Lidl's U.S. expansion, reportedly a $4 billion venture for Germany-based parent company Schwarz Group, got off to a disappointing start, with dozens of planned stores delayed or abandoned and at least some of the 50-plus stores opened in its first year showing disappointing results, sources said. Critics pointed to a faulty initial real estate strategy, calling for stores that were too large and, in some cases, indifferently located given the competitive makeup of its trade areas.

However, the hard-discount stores have made a competitive impact, with competitors in its trade areas lowering prices by an average of 9.3% and as much as 55% on some items.

Lidl's slow start led to board changes overseeing its U.S. operations and the development of a smaller store prototype, which is expected to be unveiled at some sites initially planned for 36,000-square-foot stores. Proctor, who pledged when its first stores opened last June that Lidl would learn from the initial fleet, evidently won't get the chance to effect its further evolution.

Proctor, who previously worked for Lidl in his native Ireland and in Austria, succeeded Kenneth McGrath. McGrath was later recruited to oversee U.S. discount competitor Save-A-Lot. 

One source in Europe who asked not to be identified told WGB that Proctor was a protege of former Lidl executive Sven Seidel, who was ousted by Schwarz Group CEO Klaus Gehrig a little more than a year ago. "So basically, it’s Gehrig continuing to surgically remove any last trace of Seidel’s influence.

"Seidel pushed Gehrig against his gut instinct into going faster and bigger into the U.S. than he wanted to," the source said. "The poor sales figures and the high cost have been taken by Gehrig to prove that he was right from the start, and that Seidel was wrong."

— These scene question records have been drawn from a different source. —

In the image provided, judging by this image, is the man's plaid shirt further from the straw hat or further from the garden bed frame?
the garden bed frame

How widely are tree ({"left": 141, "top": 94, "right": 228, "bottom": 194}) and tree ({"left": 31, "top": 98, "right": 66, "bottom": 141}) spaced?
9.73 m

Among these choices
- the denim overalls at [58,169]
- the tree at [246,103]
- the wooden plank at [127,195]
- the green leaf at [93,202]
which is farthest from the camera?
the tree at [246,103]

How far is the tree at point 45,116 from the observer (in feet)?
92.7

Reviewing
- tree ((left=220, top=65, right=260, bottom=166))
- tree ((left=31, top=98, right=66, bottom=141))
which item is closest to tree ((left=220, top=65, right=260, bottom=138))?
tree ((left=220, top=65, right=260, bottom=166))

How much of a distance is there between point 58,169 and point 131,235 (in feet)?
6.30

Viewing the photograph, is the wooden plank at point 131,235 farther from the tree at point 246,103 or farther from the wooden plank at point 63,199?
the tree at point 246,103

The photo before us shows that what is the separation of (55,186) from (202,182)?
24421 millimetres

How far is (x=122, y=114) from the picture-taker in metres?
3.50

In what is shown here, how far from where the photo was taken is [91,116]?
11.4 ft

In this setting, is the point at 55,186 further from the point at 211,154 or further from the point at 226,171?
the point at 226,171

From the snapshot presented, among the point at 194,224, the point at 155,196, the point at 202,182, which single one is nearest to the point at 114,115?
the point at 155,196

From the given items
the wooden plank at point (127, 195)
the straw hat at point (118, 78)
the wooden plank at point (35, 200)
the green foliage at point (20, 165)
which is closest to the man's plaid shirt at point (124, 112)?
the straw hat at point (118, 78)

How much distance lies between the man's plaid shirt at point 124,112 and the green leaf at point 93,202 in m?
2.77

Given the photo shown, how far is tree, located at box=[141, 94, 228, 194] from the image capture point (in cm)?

Fieber has served multiple Lidl divisions, including his most recent position as CEO of Lidl Sweden for more than two years. He also served at Lidl's Italty division. Both of those units are considered very successful, the source said, "but the U.S., with all the expectation and doubt cast upon it, will be the most challenging position Fieber has had to date."

“I am honored to be able to lead our expansion in the U.S., and look forward to building on the progress that is underway,” Fieber said in a statement. “Lidl has received positive feedback from our U.S. customers, who are excited about Lidl’s unique offering and shopping experience. I look forward to continuing our expansion into additional markets this year, and introducing more customers to Lidl’s high-quality products and low prices.”

The leadership change follows a recent report from German trade newspaper Lebensmittel Zeitung stating that Lidl is seeking what it called a new beginning in the U.S. after speculation that the retailer might abandon its American footprint due to initial slow store traffic and sales. 

Lidl established its U.S. headquarters in Arlington County, Va., in June 2015 and made its U.S. debut last June. It currently operates across six East Coast states, with plans to continue fine-tuning its offerings and targeting new U.S. markets.